# What did you get for Valentine's Day?



## Hooked (14/2/18)

I got:

1. Shutter blinds people who arrived to fix new stack doors installed last week, but the part that they needed would be ready only this afternoon. Thanks for calling.

2. My builder who arrived, as promised, to fix some things which he didn't properly the first time, then told me he can't do it *today* because he's going to Kokstad on* Friday. *Say what?

3. An artist (wall murals) who arrived, as promised, to brighten up my boundary walls. He wanted to paint a sea landscape. Why? I can see the sea from my house! 

4. A friend who arrived to tell me that someone who was trying to make trouble for me here has fled to Gordon's Bay and is being sought by the police (nothing to do with me - she stole things). Gordon's Bay isn't big, so how much searching are the police doing?


5. A Whatsapp msg - see pic

Reactions: Like 5 | Winner 1


----------



## Resistance (17/2/18)

I do believe that valentines day should be valentines year a little love each day not just a whole lot on one day and very little the rest of the year,but for those who appreciates that gift on that day I hope it made your day special

Reactions: Like 1


----------



## Steyn777 (17/2/18)

A haircut

Reactions: Like 2 | Funny 3


----------



## Stillwaters (18/2/18)

I revived the best Valentine's gift ever. I moved at the end of October last year. During the move I kept 2 mods out to sustain me through this time, using my bb most of the time but with my favorite rig available as well.

# [COLLECTED DATA]
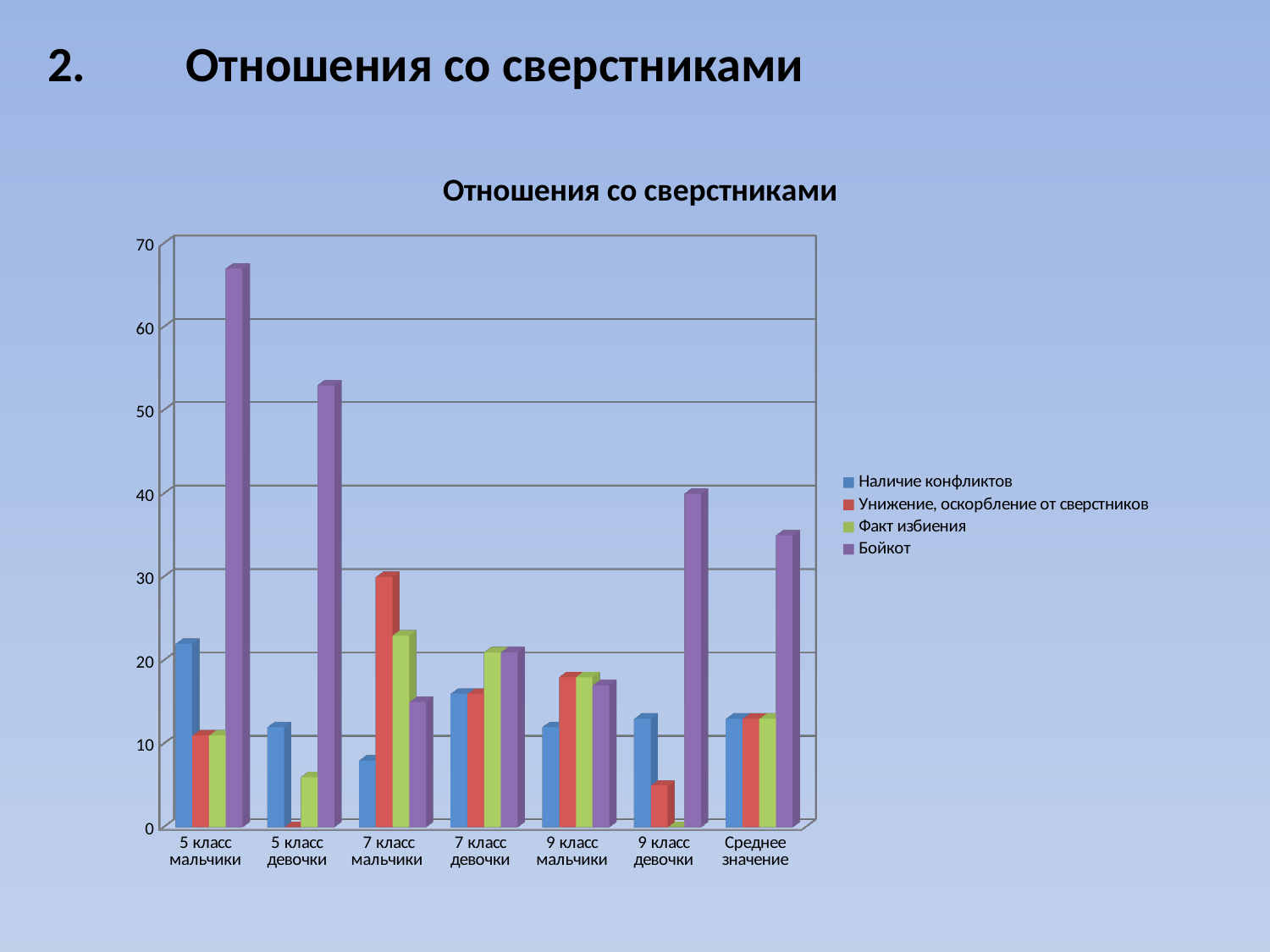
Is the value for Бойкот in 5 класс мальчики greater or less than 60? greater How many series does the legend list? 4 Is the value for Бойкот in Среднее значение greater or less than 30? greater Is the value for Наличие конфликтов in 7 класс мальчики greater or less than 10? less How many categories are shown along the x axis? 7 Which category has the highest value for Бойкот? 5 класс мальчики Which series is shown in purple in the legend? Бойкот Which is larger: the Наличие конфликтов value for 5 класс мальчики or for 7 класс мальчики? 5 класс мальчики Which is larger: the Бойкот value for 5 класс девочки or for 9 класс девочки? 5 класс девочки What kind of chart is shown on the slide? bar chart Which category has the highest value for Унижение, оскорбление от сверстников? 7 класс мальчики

# [EXERCISE REQUIREMENTS]
A – Answer these from the Valentine's Day thread:
(i) Where does the builder say he is going on Friday?
(ii) What did Steyn777 get?
(iii) When did Stillwaters move?
B – Extend the Valentine's Day thread, beginning right after its final sentence.

# [TASK RESPONSES]
A –
(i) Kokstad
(ii) A haircut
(iii) At the end of October last year

B –
By the end of the move I couldn't find my favorite but didn't worry as I thought it had been packed in without me remembering. 

I revived a phone call from the caretaker the following day to all if I'd given my vape to one of the movers as a thank you. This mover had returned the following day and was caught by the caretaker collecting my rig from my postbox. 

I told the caretaker that there was no ways I would have done this. He said he would try get it back for me as he knew where the mover lived. 

On Valentine's day I went to collect my Thereon 75 bf, Hadaly and Hands tip. Best present ever

Sent from my SM-G920F using Tapatalk

Reactions: Like 3 | Winner 3


----------



## zadiac (18/2/18)

Nothing.

Reactions: Can relate 1


----------



## Resistance (18/2/18)

zadiac said:


> Nothing.


By choice or by design

Resistance is futile

Reactions: Funny 1


----------



## Spyro (24/2/18)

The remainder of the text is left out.